State of New Hampshire v. Kayla Phillips
State of New Hampshire v. Kayla Phillips
Opinion
THE STATE OF NEW HAMPSHIRE SUPREME COURT
In Case No. 2019-0261, State of New Hampshire v. Kayla Phillips, the court on February 13, 2020, issued the following order: Having considered the briefs and record submitted on appeal, we conclude that oral argument is unnecessary in this case. See Sup. Ct. R. 18(1).
We affirm.
The defendant, Kayla Phillips, appeals her conviction, following a jury trial in the Superior Court (Anderson, J.), of falsifying physical evidence. See RSA 641:6, I (2016). She argues that the evidence was insufficient to support the conviction.
A person commits the crime of falsifying physical evidence “if, believing that an official proceeding . . . or investigation is pending or about to be instituted,” the person “[a]lters, destroys, conceals or removes any thing with a purpose to impair its verity or availability in such proceeding or investigation.”
RSA 641:6 (2016). The defendant first argues that the evidence was insufficient to prove that she believed that an official investigation was about to be instituted because, “[i]n calling 911, [she] requested an ambulance, not police.” Furthermore, she notes, the “Good Samaritan” law provides that anyone calling for emergency services for a suspected overdose “shall not be arrested, prosecuted, or convicted for possessing, or having under his or her control, a controlled drug . . . if the evidence for the charge was gained as a proximate result of the request for medical assistance.” RSA 318-B:28-b, II (2017). Therefore, she argues, “she had no belief that an investigation would be started.”

Study questions –
1. Duplicate the stretch of the court order from "The defendant, Kayla" through "support the conviction.".
2. Answer these questions from the court order:
(a) On what date did the court issue the order?
(b) Of what crime was the defendant convicted?
(c) According to the defendant, what did she request when she called 911?
Answer from the court order alone, with no outside sources.

Given records –
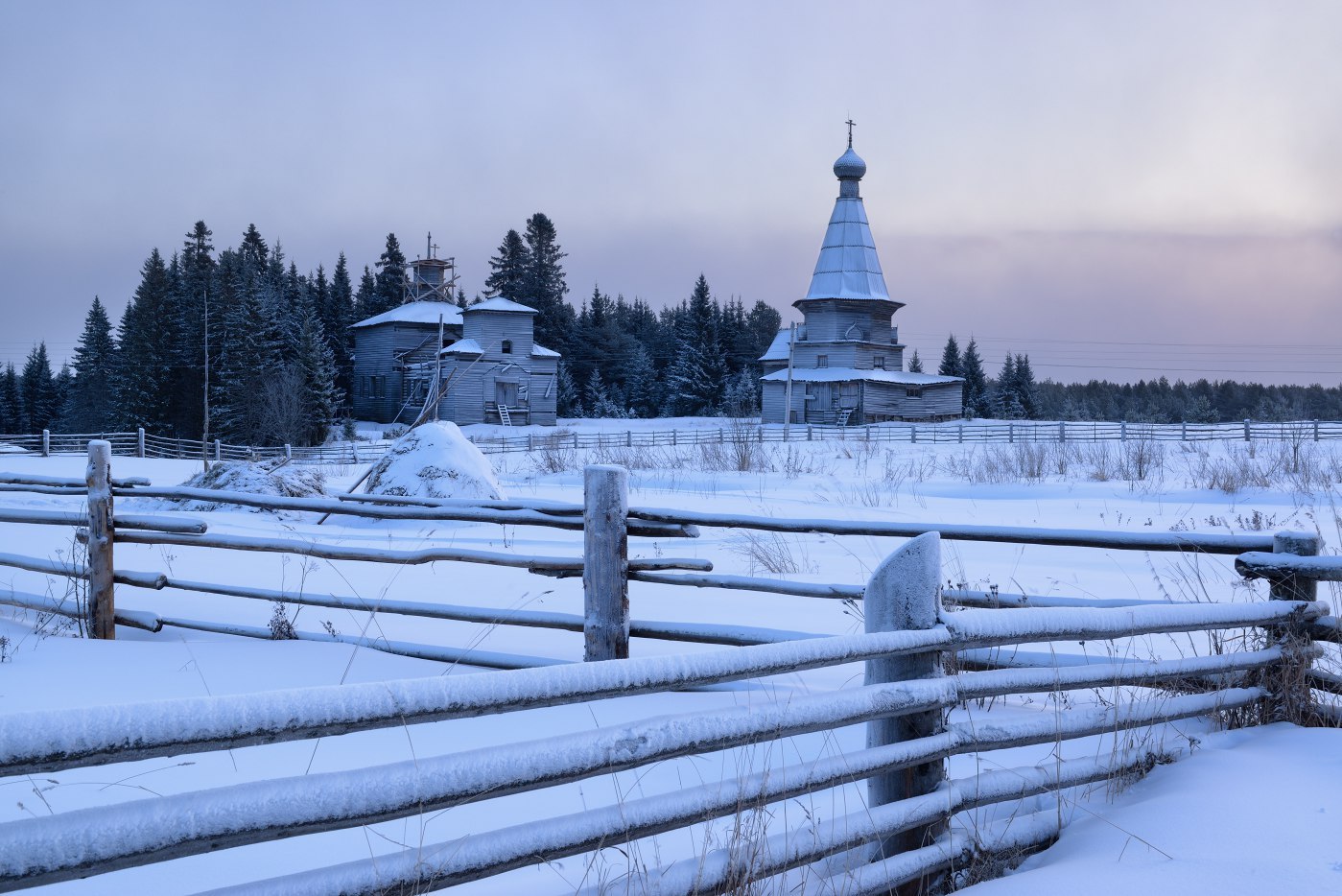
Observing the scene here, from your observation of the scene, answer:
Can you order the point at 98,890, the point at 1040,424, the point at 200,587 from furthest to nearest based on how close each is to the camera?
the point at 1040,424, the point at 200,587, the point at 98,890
==
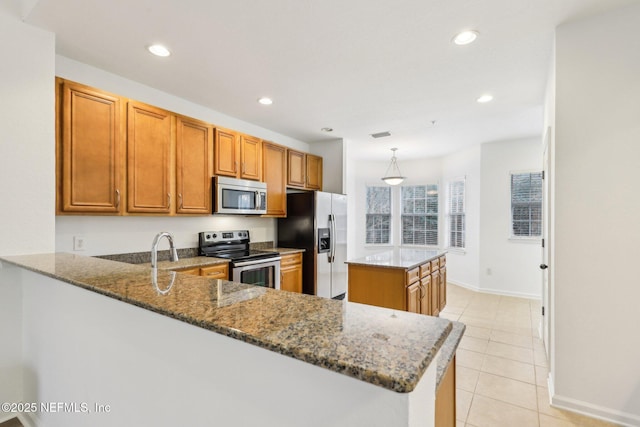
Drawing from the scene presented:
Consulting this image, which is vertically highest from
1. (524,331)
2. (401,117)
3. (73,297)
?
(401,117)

Results for the exercise –
1.
The defendant, Kayla Phillips, appeals her conviction, following a jury trial in the Superior Court (Anderson, J.), of falsifying physical evidence. See RSA 641:6, I (2016). She argues that the evidence was insufficient to support the conviction.

2.
(a) February 13, 2020
(b) Falsifying physical evidence
(c) An ambulance